[Spatial reasoning question data]
####

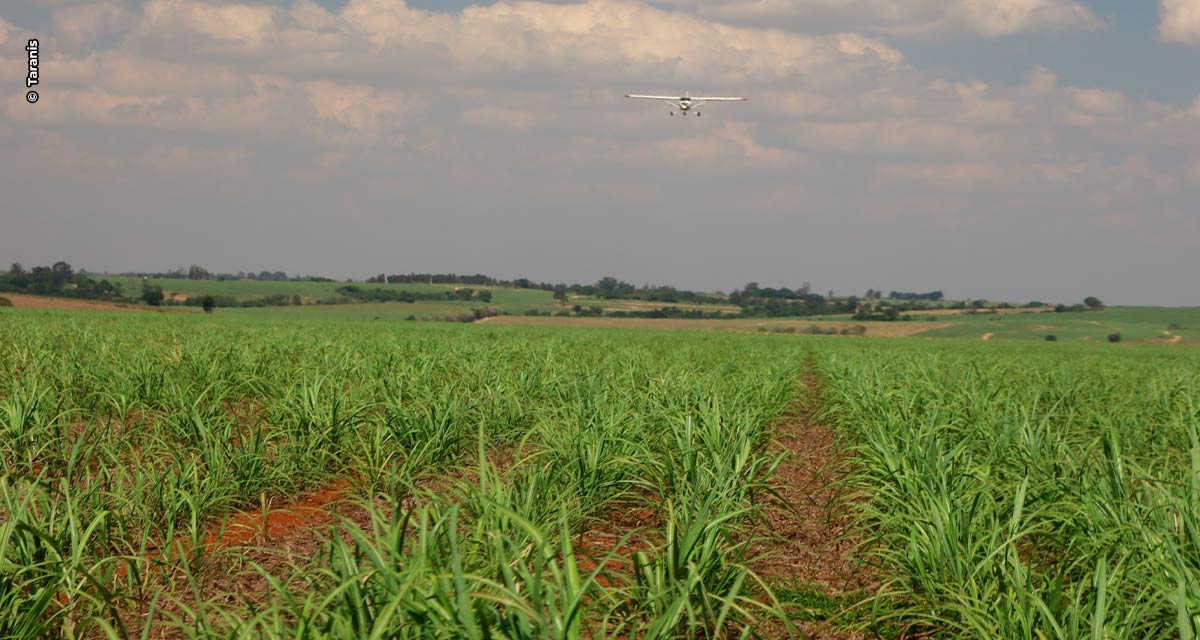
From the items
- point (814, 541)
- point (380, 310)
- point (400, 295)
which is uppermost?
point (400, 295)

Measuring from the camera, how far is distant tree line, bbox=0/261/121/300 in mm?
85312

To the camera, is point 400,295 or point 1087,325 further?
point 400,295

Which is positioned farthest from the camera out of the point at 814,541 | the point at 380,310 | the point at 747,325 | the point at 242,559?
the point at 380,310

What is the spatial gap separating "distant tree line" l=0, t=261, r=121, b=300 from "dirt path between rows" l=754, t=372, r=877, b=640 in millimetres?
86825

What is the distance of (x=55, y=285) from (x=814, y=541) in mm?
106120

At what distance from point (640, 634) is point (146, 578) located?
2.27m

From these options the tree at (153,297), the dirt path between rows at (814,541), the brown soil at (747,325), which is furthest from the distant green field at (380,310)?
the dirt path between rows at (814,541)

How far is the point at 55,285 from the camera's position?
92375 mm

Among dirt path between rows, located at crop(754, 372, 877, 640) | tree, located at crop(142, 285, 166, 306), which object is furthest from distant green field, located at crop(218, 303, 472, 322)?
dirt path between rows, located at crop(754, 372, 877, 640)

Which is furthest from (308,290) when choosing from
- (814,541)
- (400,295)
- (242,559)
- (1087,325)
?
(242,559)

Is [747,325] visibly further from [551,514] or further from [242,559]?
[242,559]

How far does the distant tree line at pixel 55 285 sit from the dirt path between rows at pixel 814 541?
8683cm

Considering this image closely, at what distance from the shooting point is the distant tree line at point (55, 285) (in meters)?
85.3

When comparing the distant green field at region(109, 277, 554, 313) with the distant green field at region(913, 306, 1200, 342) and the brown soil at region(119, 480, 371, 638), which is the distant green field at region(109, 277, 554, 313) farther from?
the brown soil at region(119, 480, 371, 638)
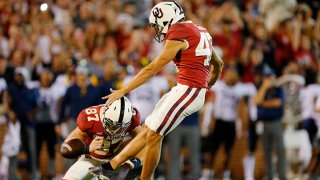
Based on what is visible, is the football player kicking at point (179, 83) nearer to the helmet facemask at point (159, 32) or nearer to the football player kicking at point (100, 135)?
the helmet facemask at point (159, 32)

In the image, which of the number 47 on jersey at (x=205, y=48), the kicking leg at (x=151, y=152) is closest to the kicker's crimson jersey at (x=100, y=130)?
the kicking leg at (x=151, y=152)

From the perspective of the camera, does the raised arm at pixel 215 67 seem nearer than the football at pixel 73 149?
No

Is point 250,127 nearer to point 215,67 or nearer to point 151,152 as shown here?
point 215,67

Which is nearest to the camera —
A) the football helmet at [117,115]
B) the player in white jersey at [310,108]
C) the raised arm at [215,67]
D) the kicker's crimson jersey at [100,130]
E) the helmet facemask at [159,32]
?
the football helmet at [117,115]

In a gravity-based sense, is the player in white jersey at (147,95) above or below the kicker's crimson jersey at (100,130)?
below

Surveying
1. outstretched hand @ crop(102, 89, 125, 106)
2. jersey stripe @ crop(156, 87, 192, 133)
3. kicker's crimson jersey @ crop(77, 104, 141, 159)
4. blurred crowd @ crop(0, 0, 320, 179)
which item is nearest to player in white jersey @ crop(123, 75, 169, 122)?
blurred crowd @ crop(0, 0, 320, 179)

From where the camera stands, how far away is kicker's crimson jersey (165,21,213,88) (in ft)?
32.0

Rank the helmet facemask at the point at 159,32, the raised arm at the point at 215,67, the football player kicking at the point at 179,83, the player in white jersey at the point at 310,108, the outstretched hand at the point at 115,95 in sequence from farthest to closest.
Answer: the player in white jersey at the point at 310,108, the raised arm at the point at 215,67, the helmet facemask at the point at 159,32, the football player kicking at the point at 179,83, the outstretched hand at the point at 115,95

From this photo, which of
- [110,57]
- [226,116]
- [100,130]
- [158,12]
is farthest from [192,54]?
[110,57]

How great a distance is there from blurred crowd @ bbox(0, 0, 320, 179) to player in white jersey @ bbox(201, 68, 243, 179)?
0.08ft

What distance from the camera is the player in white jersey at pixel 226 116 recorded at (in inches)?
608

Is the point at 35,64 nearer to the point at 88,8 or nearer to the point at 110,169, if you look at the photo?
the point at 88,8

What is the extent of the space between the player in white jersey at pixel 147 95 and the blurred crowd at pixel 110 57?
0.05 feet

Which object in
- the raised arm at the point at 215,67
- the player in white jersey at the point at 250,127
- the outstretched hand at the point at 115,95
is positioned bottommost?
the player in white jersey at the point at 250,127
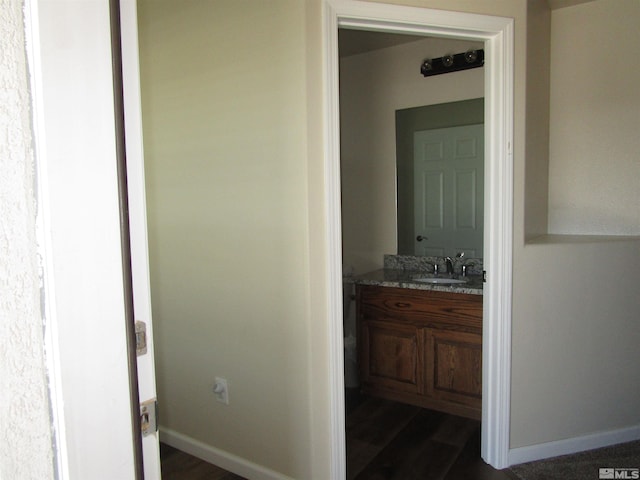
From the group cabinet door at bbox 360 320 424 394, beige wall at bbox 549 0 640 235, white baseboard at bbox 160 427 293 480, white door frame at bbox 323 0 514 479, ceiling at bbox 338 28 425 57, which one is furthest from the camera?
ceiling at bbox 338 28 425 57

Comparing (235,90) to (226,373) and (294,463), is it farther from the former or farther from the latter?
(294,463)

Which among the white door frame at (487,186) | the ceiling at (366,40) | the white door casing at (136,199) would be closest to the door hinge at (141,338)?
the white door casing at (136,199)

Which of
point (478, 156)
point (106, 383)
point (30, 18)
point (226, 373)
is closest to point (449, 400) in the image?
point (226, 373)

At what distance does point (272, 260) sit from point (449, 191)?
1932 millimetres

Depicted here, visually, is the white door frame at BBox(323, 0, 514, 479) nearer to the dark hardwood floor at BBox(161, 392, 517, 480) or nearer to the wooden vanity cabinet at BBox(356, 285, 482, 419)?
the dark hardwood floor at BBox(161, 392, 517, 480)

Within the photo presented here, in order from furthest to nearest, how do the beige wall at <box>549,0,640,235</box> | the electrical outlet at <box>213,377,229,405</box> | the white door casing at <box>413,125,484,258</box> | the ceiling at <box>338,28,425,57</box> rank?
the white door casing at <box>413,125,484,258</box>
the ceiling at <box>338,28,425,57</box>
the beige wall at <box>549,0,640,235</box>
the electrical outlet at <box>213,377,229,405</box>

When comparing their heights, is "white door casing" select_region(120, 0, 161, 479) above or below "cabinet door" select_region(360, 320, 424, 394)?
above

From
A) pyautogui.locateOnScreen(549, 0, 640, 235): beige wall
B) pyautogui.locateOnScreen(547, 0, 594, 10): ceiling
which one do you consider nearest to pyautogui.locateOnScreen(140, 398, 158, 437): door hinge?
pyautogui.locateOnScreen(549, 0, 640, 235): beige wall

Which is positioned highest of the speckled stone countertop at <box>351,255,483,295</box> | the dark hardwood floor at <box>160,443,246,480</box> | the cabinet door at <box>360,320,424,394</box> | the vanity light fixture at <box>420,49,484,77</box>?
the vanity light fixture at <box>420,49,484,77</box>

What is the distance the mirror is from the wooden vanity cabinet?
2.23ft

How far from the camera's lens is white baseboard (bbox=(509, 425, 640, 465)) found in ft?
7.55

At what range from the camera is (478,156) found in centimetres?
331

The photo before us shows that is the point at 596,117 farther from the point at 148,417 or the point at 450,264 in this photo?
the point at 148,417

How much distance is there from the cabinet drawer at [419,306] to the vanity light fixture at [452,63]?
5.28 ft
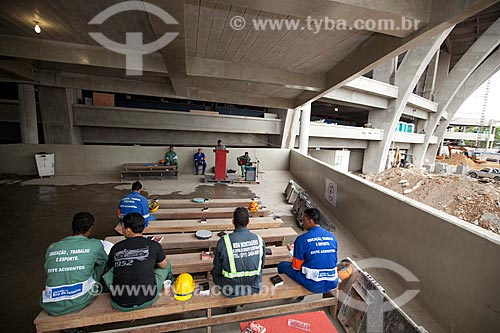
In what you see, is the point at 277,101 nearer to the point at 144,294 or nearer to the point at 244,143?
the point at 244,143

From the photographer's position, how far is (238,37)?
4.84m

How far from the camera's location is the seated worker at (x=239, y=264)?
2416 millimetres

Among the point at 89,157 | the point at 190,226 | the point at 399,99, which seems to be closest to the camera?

####

» EXERCISE DIRECTIONS: Report every line in the entries that contains the word "distance", copying each such line in full.

» TASK SOLUTION:
What is the distance of (x=55, y=285) from (x=814, y=541) in mm?
At what distance from point (640, 634) is point (146, 578) located?
Considering this image closely, at what distance from the shooting point is the distant tree line at point (55, 285) (in meters)?
How great a distance is there from blurred crowd @ bbox(0, 0, 320, 179) to player in white jersey @ bbox(201, 68, 243, 179)?
What distance from the camera is the player in white jersey at pixel 226 116 recorded at (in inches)?
At what distance does point (272, 260) sit from point (449, 191)?
What is the distance the mirror is from the wooden vanity cabinet?
How much distance is there from the cabinet drawer at [419,306] to the vanity light fixture at [452,63]?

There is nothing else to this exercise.